Hedge Funds: Ramp Up Risk Controls
August 13, 2007
Hedge funds must learn to open up a little while clamping down on operational risk management, according to a recent web presentation by Deloitte & Touche Tohmatsu.
As scrutiny over the $2 billion, growing industry from regulators and institutional investors alike intensifies, these typically small companies must increase their internal controls, and take greater ownership of valuation and other processes frequently outsourced.
Historically, hedge funds, accustomed to little oversight and secret-sauce investment strategies, have struggled with issues of compliance and disclosure.
"The industry continues to try to strike a balance between what should be encouraged as best practices without revealing too much," said Paul Doherty, a principal with New York-based Deloitte, who specializes in operational risk.
In a survey of 60 hedge fund managers around the world representing $75 billion, Deloitte found that fewer than half had a chief risk officer, and of those that did, only about half were full-time posts. In addition, 66% said they have a chief operating officer and 88% a chief compliance officer.
No matter what the structure of a hedge fund's management, the foremost concern is that the entire team is aware of the operational risks involved and has committees to form strategies to control them, according to Deloitte. Such diligence instills confidence among investors and regulators, and requires constant in-house oversight, Doherty said.
"The focus must be on ownership of your records and knowing and understanding the information you furnish is accurate," said Will Slota, a Deloitte manager. That means less reliance on outsourcing, he said.
"As funds grow in size, there must be a shift from an outsource mindset to a software mindset," he said.
One of the risks most concerning to hedge fund managers and regulators alike is valuation.
The survey showed that while 78% of the hedge funds surveyed said they used a third-party service provider to calculate the net asset value of their fund, only 47% used a third party for pricing.
"The implied risk of self-administration is a lack of independence," said Nora Duffy, a senior manager at Deloitte specializing in price and value. At the same time, administrators must be self sufficient enough to produce the types of reports and furnish the data investors need on demand, she said. The role of the third party should be one of affirmation, not information, she said.
Still, she said, "the use of administrators does not completely resolve the problem."
Fund operations committees should have written procedures and a set of internal controls. Those controls should be tested regularly, she said. Discrepancies between the records of administrators and third-party providers must be noted and explained. After all, Duffy said, the ultimate responsibility for price accuracy falls on the shoulders of the fund board of directors.
Similarly, managers of hedge fund-of-funds must be vigilant about the operations of the funds they hold.
"What they should be doing is monitoring the risk and the aggregate risk [among funds]," said Deloitte Senior Manager Karl Ehrsam, who specializes in audit procedures. "They also need to understand if the underlying managers are drifting in their strategies," he said.
Such cases are where the balance between transparency and tipping the fund managers' hand becomes most important.
"If a hedge fund cannot provide transparency that investors request, it might point to an operational problem," Ehrsam said.

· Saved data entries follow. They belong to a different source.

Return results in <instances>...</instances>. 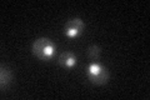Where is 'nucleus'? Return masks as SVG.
I'll return each mask as SVG.
<instances>
[{"instance_id": "5", "label": "nucleus", "mask_w": 150, "mask_h": 100, "mask_svg": "<svg viewBox=\"0 0 150 100\" xmlns=\"http://www.w3.org/2000/svg\"><path fill=\"white\" fill-rule=\"evenodd\" d=\"M13 80V71L8 68V66H1V71H0V84L1 88H6L9 83Z\"/></svg>"}, {"instance_id": "2", "label": "nucleus", "mask_w": 150, "mask_h": 100, "mask_svg": "<svg viewBox=\"0 0 150 100\" xmlns=\"http://www.w3.org/2000/svg\"><path fill=\"white\" fill-rule=\"evenodd\" d=\"M86 75L88 79L93 84H98V85L106 84L108 80H109V71H108V69L98 63H93L89 65L86 70Z\"/></svg>"}, {"instance_id": "1", "label": "nucleus", "mask_w": 150, "mask_h": 100, "mask_svg": "<svg viewBox=\"0 0 150 100\" xmlns=\"http://www.w3.org/2000/svg\"><path fill=\"white\" fill-rule=\"evenodd\" d=\"M33 54L40 60H49L55 53V45L49 38H39L33 43Z\"/></svg>"}, {"instance_id": "6", "label": "nucleus", "mask_w": 150, "mask_h": 100, "mask_svg": "<svg viewBox=\"0 0 150 100\" xmlns=\"http://www.w3.org/2000/svg\"><path fill=\"white\" fill-rule=\"evenodd\" d=\"M100 53H101V50H100V48L98 46V45H91V46H89V48H88V51H86L88 58L91 59V60H98V59H99Z\"/></svg>"}, {"instance_id": "3", "label": "nucleus", "mask_w": 150, "mask_h": 100, "mask_svg": "<svg viewBox=\"0 0 150 100\" xmlns=\"http://www.w3.org/2000/svg\"><path fill=\"white\" fill-rule=\"evenodd\" d=\"M84 28H85V24H84V21L80 18H73L70 20H68L67 24H65L64 34L68 38H70V39H74V38H78L81 34Z\"/></svg>"}, {"instance_id": "4", "label": "nucleus", "mask_w": 150, "mask_h": 100, "mask_svg": "<svg viewBox=\"0 0 150 100\" xmlns=\"http://www.w3.org/2000/svg\"><path fill=\"white\" fill-rule=\"evenodd\" d=\"M58 61L63 68L71 69L76 65V56H75L73 53H70V51H64V53H62L59 55Z\"/></svg>"}]
</instances>
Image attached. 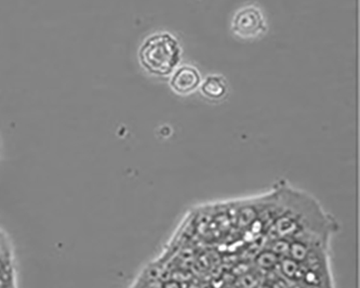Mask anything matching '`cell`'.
Returning a JSON list of instances; mask_svg holds the SVG:
<instances>
[{
    "label": "cell",
    "mask_w": 360,
    "mask_h": 288,
    "mask_svg": "<svg viewBox=\"0 0 360 288\" xmlns=\"http://www.w3.org/2000/svg\"><path fill=\"white\" fill-rule=\"evenodd\" d=\"M202 94L206 98L211 99V100H219L223 98L227 92L225 80L221 76H209L207 77L206 80L202 82L200 87Z\"/></svg>",
    "instance_id": "obj_4"
},
{
    "label": "cell",
    "mask_w": 360,
    "mask_h": 288,
    "mask_svg": "<svg viewBox=\"0 0 360 288\" xmlns=\"http://www.w3.org/2000/svg\"><path fill=\"white\" fill-rule=\"evenodd\" d=\"M182 58V48L170 33H158L147 37L139 50V60L149 74L166 77L172 74Z\"/></svg>",
    "instance_id": "obj_1"
},
{
    "label": "cell",
    "mask_w": 360,
    "mask_h": 288,
    "mask_svg": "<svg viewBox=\"0 0 360 288\" xmlns=\"http://www.w3.org/2000/svg\"><path fill=\"white\" fill-rule=\"evenodd\" d=\"M257 264L262 269L271 270L279 264L278 254H275L274 252H265L260 254L257 259Z\"/></svg>",
    "instance_id": "obj_5"
},
{
    "label": "cell",
    "mask_w": 360,
    "mask_h": 288,
    "mask_svg": "<svg viewBox=\"0 0 360 288\" xmlns=\"http://www.w3.org/2000/svg\"><path fill=\"white\" fill-rule=\"evenodd\" d=\"M232 29L240 38H257L267 31L264 15L259 8L248 6L234 15Z\"/></svg>",
    "instance_id": "obj_2"
},
{
    "label": "cell",
    "mask_w": 360,
    "mask_h": 288,
    "mask_svg": "<svg viewBox=\"0 0 360 288\" xmlns=\"http://www.w3.org/2000/svg\"><path fill=\"white\" fill-rule=\"evenodd\" d=\"M200 80L202 77L197 69L190 65H183L181 68L177 69L171 77V89L179 96H188L198 89Z\"/></svg>",
    "instance_id": "obj_3"
}]
</instances>
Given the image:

Institutional investors, such as endowments, pensions and other hedge funds, are savvy enough to understand hedge fund strategies, and comfortable enough not to expect to see full listings of short positions, for example.
However, they do want assurance that risk controls are in place, and that they can trust that the manager has sufficient information himself, Ehrsam said.
"Transparency is not a full position disclosure," he said. "It's really understanding and being able to assess what the manager is doing."
Institutional investors seek security, he said. Undisclosed side pockets, especially if they represent a large portion of the total assets under management, threaten even the most sophisticated investors' confidence, he said.
Transparency can best be supported through codes of conduct, risk ratings systems and sharing conversations with regulators with investors.
Hedge fund managers that can provide audits of their financials will curry confidence. Frequent audits, perhaps set to align with the audit schedules of their largest institutional investors, is also recommended, Ehrsam said. This is especially important in light of the American Institute of Certified Public Accountants' AU 9332, which requires the audits of institutional investors themselves to reflect the risks in their alternative investment decisions.
The rule also makes it critical that fund managers be willing and able to quickly respond to their investors' requests for information, said Ehrsam.
Controlling disclosure and transparency points at hedge funds can be accomplished by bringing functions they once outsourced back in-house. In turn, that change creates a need for managers to adopt more software and technology to manage it, Slota said.
Hedge funds should ensure that the many pieces that they focus on are all integrated and that the information is complete.
"The big picture is: do you understand and are you confident in the input system and output of your fund, and can they drive transparency?" Slota said.
That said, Slota noted the lag in software solutions for the challenges hedge funds face generally lags needs by about six months. "The ultimate goal is, we need to see this information can be consolidated in a repository," he said.